# Angeln von Seebrücken



## RAUBFISCHULTRA (13. Juli 2012)

Hey
Ich fahre mitte bis Ende Juli auf Poel und wollte dort gern einmal von der Seebrücke in Wohlenberg und Boltenhagen angeln.
Da ich keine Ahnung vom Salzwasser hab wäre es nett wenn ihr mir ein paar Tipps geben könntet.Brandungsangeln würde ich nicht machen da ich nur Karpfenruten da hätte und kein Brandungsgeschirr.

Mfg Carphunter8858


----------



## xbxmxnn (13. Juli 2012)

*AW: Angeln von Seebrücken*

Moin moin,

mit Deinen Karpfenruten könntest Du auch leichtes Brandungsangeln machen, und ein dicker Ostseeaal an einer Karpfenrute macht sogar richtig Spaß, aber stimmt schon, optimal mit solchen Ruten ist es wirklich von Seebrücken. Nimm dazu ein, zwei Brandungsvorfächer mit wenig Schnickschnack dran, gibt es in jedem Angelladen, ein paar Wattwürmer, und das reicht eigentlich schon (klar, Papiere und Handtuch und Fischtöter und Messer... muss man nicht ansprechen, oder?) Ich hab hier noch einen Artikel über das Seebrückenangeln als pdf, wenn Du mir Deine Mailadresse per PN zukommen lässt, schicke ich den mal rüber.
Viele Grüße und Petri Heil,

Dirk


----------



## Silvio.i (13. Juli 2012)

*AW: Angeln von Seebrücken*

In Wohlenberg gibte es keine Seebrück, nur den alten Anleger, aber das nur am Rande. Rerik ist von Poel aber bald besser zu erreichen. Macht aber (fast) nur nachts Sinn im Sommer!
Ich würde 3 sachen probieren:
1. Brandungsvorfächer + Wattwurm (Platte)
2. ganz normale Grundbleimontage mit Tauwurm (Aal)
3. Knicklichtpose mit Físchfetzen (Horni+Mefo)
Petrie Heil.


----------



## RAUBFISCHULTRA (13. Juli 2012)

*AW: Angeln von Seebrücken*



Silvio.i schrieb:


> In Wohlenberg gibte es keine Seebrück, nur den alten Anleger, aber das nur am Rande. Rerik ist von Poel aber bald besser zu erreichen. Macht aber (fast) nur nachts Sinn im Sommer!
> Ich würde 3 sachen probieren:
> 1. Brandungsvorfächer + Wattwurm (Platte)
> 2. ganz normale Grundbleimontage mit Tauwurm (Aal)
> ...




Vielen Dank für die guten Tipps
Die Beisszeiten sind ungefähr 20.00 bis 24.00 oder?
Hab gehört das Platte auch schon von 16:00 Uhr beißen sollen.
Mit 1und 2 fängt man bestimmt am meisten.


----------



## derporto (17. Juli 2012)

*AW: Angeln von Seebrücken*

Karpfengeschrr reicht auf Seebrücken in 90 % der Fälle absolut aus. Selbst bei Windstärke 6 fische ich von Seebrücken im Regelfall nicht schwerer als 125 gramm und bin damit immer gut gefahren. Wenn ich sehe, mit was für Knüppeln und 250 gr. Krallenblei manche Leute dort auflaufen, wird mir regelmäßig relativ übel. 
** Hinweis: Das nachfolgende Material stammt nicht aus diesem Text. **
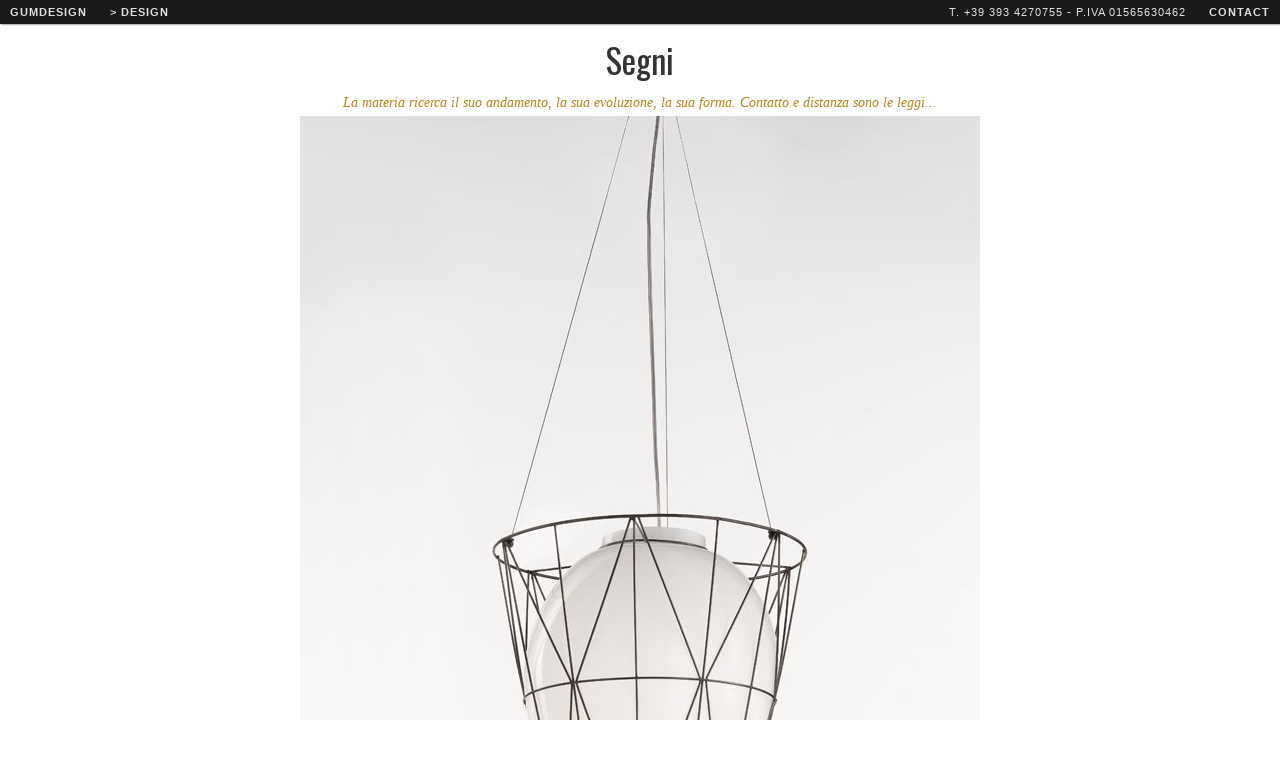

--- FILE ---
content_type: text/html
request_url: http://www.gumdesign.it/gum/sezioni/design_segni.html
body_size: 1250
content:
<!DOCTYPE html>
<html lang="it">
    <head>
        <title>GUMDESIGN</title>
      
        <meta name="description" content="gumdesign" />
        <meta name="keywords" content="gumdesign, design, italy, viareggio, lucca, graphic design, allestimenti, grafica, architettura" />
    <link rel="stylesheet" type="text/css" href="css/demo.css" />
        <link rel="stylesheet" type="text/css" href="css/style_common.css" />
        <link rel="stylesheet" type="text/css" href="css/style8.css" />
        <link href='http://fonts.googleapis.com/css?family=Oswald' rel='stylesheet' type='text/css' />
    </head>
    <body>
        <div class="container">
          <div class="header"> <a href="http://www.gumdesign.it/gum/index.html"><strong>gumdesign</strong></a> <a href="design.html"><strong>> design</strong></a>
 <span class="right"> <a href="http://www.gumdesign.it" target="_blank" class="right">T. +39 393 4270755 - P.IVA 01565630462</a> <a href="mailto:info@gumdesign.it"><strong>contact</strong></a> </span>
            <div class="clr"></div>
          </div>
          <h1>Segni<span>La materia ricerca il suo andamento, la sua evoluzione, la sua forma.
Contatto e distanza sono le leggi...</span></h1>
          <div class="main"> <a href="http://www.gumdesign.it/gum/sezioni/store_segni.html"><img src="images/design/segni/MS434-040BLL2.jpg" width="680"></a> 
                 <h1>
               <span><strong>client<br>
               </strong>Siru Lighting / 2017<br>
               <br>
               SEGNI<br>
illuminazione <br>
<br>
 Il vetro non si fa contenere, fuoriesce, si allunga e si discosta dalla gabbia metallica; si muove  nello spazio e si accosta dove si sente protetto. La materia ricerca il suo andamento, la sua evoluzione, la sua forma.
Contatto e distanza sono le leggi fisiche, spontanee, di queste forme luminose; metallo che costringe e vetro che si estende, segni della memoria e della storia.<br>
<br>
The glass is not contained, it protrudes, extends and deviates from the metal cage; it moves through space and it moves towards areas where it feels protected. The material researches its style, its evolution and its shape. Contact and distance are the laws of physics, spontaneous laws of these luminous shapes; metal that is confined and glass that extends... signs of memory and history.<br>
<br>
<strong>BUY / ACQUISTA</strong><br> 
www.gumstore.it<br>
<br><strong>photo</strong><br> 
Studio Pointer
<br>

            </span></h1>
                 <img src="images/design/segni/MS434-040BLL.jpg" alt="" width="680" /><br>
<br>
<img src="images/design/segni/MS435-060BLL.jpg" alt="" width="680" /><br>
<br>
<img src="images/design/segni/MS435-060BLLESTERNO.jpg" alt="" width="680" /><br>
<br>
<img src="images/design/segni/MS435-080BLLMAGRO.jpg" alt="" width="680" /><br>
<br>
<img src="images/design/segni/siru-2300.jpg" alt="" width="680" /><br>
<br>
<img src="images/design/segni/siru-2306.jpg" alt="" width="680" /><br>
<br>
<img src="images/design/segni/siru-2323.jpg" alt="" width="680" /><br>
<br>
<img src="images/design/segni/siru-2327.jpg" alt="" width="680" /><br>
<br>
<img src="images/design/segni/siru-2352.jpg" alt="" width="680" /><br>
<br>
<img src="images/design/segni/siru-2360.jpg" alt="" width="680" /><br>
<br>
<img src="images/design/segni/siru-2436.jpg" alt="" width="680" /><br>
          </div>
           
        </div>
        <script type="text/javascript" src="http://ajax.googleapis.com/ajax/libs/jquery/1.6.4/jquery.min.js"></script>
    </body>
</html>

--- FILE ---
content_type: text/css
request_url: http://www.gumdesign.it/gum/sezioni/css/demo.css
body_size: 1238
content:
@import url('reset.css');
/* General Demo Style */
body{
    background:#fff;
	color: #333;
	font-family: 'Oswald', Arial, sans-serif;
	font-size: 12px;
}
.container{
	position:relative;
}
a{
	color: #fff;
	text-decoration: none;
}
.clr{
	clear: both;
}
.main{
	position:relative;
    width:680px;
    margin: 0 auto;
}
h1{
	margin:0px;
	padding:10px 10px 5px 10px;
	font-size:34px;
	color:#333;
    text-shadow:1px 1px 1px #fff;
	text-align:left;
	font-weight:400;
    text-align:center;
}
h1 span{
    display:block;
	font-size: 14px;
    font-family: Georgia, serif;
    font-style: italic;
	color:#b2891b;
	padding-top:10px;
}
/* Header Style */
.header{
	font-family: 'Arial Narrow', Arial, sans-serif;
	line-height: 24px;
	font-size: 11px;
	background: #000;
	opacity: 0.9;
	text-transform: uppercase;
	position: relative;
	-moz-box-shadow: 1px 0px 2px #000;
	-webkit-box-shadow: 1px 0px 2px #000;
	box-shadow: 1px 0px 2px #000;
}
.header a{
	padding: 0px 10px;
	letter-spacing: 1px;
	color: #ddd;
	display: inline-block;
	
}
.header a:hover{
	color: #b2891b;
}
.header span.right{
	float: right;
}
.header span.right a{
	float: none;
	display: inline-block;
}


--- FILE ---
content_type: text/css
request_url: http://www.gumdesign.it/gum/sezioni/css/style_common.css
body_size: 1347
content:
.view {
   width: 218px;
   height: 128px;
   margin: 0px;
   float: left;
   border: 4px solid #fff;
   overflow: hidden;
   position: relative;
   text-align: center;
   -webkit-box-shadow:  0px 0px 0px #fff;
   -moz-box-shadow: 0px 0px 0px #fff;
   box-shadow: 0px 0px 0px #fff;
   cursor: default;
   background: #fff ;
}
.view .mask,.view .content {
   width: 218px;
   height: 128px;
   position: absolute;
   overflow: hidden;
   top: 0;
   left: 0;
}
.view img {
   display: block;
   position: relative;
}
.view h2 {
   text-transform: uppercase;
   color: #fff;
   text-align: center;
   position: relative;
   font-size: 16px;
   padding: 2px;
   background: rgba(0, 0, 0, 0.8);
   margin: 10px 0 0 0;
}
.view p {
   font-family: Georgia, serif;
   font-style: italic;
   font-size: 12px;
   position: relative;
   color: #fff;
   padding: 10px 10px 10px;
   text-align: center;
}
.view a.info {
   display: inline-block;
   text-decoration: none;
   padding: 2px 4px;
   background: rgba(0, 0, 0, 0.8);
   color: #fff;
   text-transform: uppercase;
   -webkit-box-shadow: 0 0 1px #000;
   -moz-box-shadow: 0 0 1px #000;
   box-shadow: 0 0 1px #000;
}
.view a.info: hover {
   -webkit-box-shadow: 0 0 5px #000;
   -moz-box-shadow: 0 0 5px #000;
   box-shadow: 0 0 5px #000;
}

--- FILE ---
content_type: text/css
request_url: http://www.gumdesign.it/gum/sezioni/css/reset.css
body_size: 677
content:
/* CSS reset */
body,div,dl,dt,dd,ul,ol,li,h1,h2,h3,h4,h5,h6,pre,form,fieldset,input,textarea,p,blockquote,th,td { 
	margin:0;
	padding:0;
}
html,body {
	margin:0;
	padding:0;
}
table {
	border-collapse:collapse;
	border-spacing:0;
}
fieldset,img { 
	border:0;
}
input{
	border:1px solid #000000;
	padding:3px 5px 4px;
	color:#000000;
	width:190px;
}
address,caption,cite,code,dfn,th,var {
	font-style:normal;
	font-weight:normal;
}
ol,ul {
	list-style:none;
}
caption,th {
	text-align:center;
}
h1,h2,h3,h4,h5,h6 {
	font-size:100%;
	font-weight:normal;
	text-align:center;
}
q:before,q:after {
	content:'';
}
abbr,acronym { border:0;
}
Also liegst du mit deinen Karpfenruten absolut im Rahmen.

Ich würde auch empfehlen, eine oder zwei Ruten auf Grund zu legen, eine passiv mit Wasserkugel und Heringsfetzen auf Horni auszulegen. Dürfte aktuell die besten Erfolgsaussichten bieten. 

Viel Spaß und Petri Heil


----------



## RAUBFISCHULTRA (18. Juli 2012)

*AW: Angeln von Seebrücken*



derporto schrieb:


> Karpfengeschrr reicht auf Seebrücken in 90 % der Fälle absolut aus. Selbst bei Windstärke 6 fische ich von Seebrücken im Regelfall nicht schwerer als 125 gramm und bin damit immer gut gefahren. Wenn ich sehe, mit was für Knüppeln und 250 gr. Krallenblei manche Leute dort auflaufen, wird mir regelmäßig relativ übel.
> 
> Also liegst du mit deinen Karpfenruten absolut im Rahmen.
> 
> ...



Also könnte man auch mit Blinker auf Hornies angeln.
Weil mir einige schon gesagt hatten,das sie schon wieder im Meer sind

MfG Carphunter8858


----------



## Silvio.i (18. Juli 2012)

*AW: Angeln von Seebrücken*

Blinkern auf Hornhecht dürfte nicht funktionieren, da sie erst im Dunkeln an die Küste kommen. Pose/Wasserkugel + Fischfetzen


----------



## RAUBFISCHULTRA (18. Juli 2012)

*AW: Angeln von Seebrücken*



Silvio.i schrieb:


> Blinkern auf Hornhecht dürfte nicht funktionieren, da sie erst im Dunkeln an die Küste kommen. Pose/Wasserkugel + Fischfetzen



Werd's versuchen ^^ :m


----------



## Rosi (18. Juli 2012)

*AW: Angeln von Seebrücken*

Moin zu dir, vor Poel ist es ziemlich lange flach und sandig. Auch um die Seebrücke herum. Entscheidend  ist die Wetterlage. Auflandige Winde verstärken die Brandung. Ablandige Winde senken den Wasserstand. Eine Karpfenrute ist doch gut für die Seebrücke. Sie hat genug Rückrad um einen Fisch nach oben zu befördern. 
Für Hornhechte reicht eine Aalrute. Die fischst du kopfüber, also mit der Spitze nach unten haltend. (und Silberblinker)
Oder mit Pose/Sbirolino/Wasserkugel und Fetzen, dann aufrecht. Was dir besser liegt. Nachts mit Leuchtpose. Da mußt du jedoch auf die anderen Angler Rücksicht nehmen. Das kommt nicht so gut an, wenn eine Pose sich durch zig Grundruten legt. 
Und such mal die Brückenordnung. Auf vielen Seebrücken ist das Angeln am Tage verboten.


----------



## Rosi (18. Juli 2012)

*AW: Angeln von Seebrücken*



Silvio.i schrieb:


> Blinkern auf Hornhecht dürfte nicht funktionieren, da sie erst im Dunkeln an die Küste kommen. Pose/Wasserkugel + Fischfetzen



Nein, Hornis sind Sichtjäger und tagaktiv. Nachts kann man sie auch fangen. Jedoch nur von beleuchteten Seebrücken aus. |supergri


----------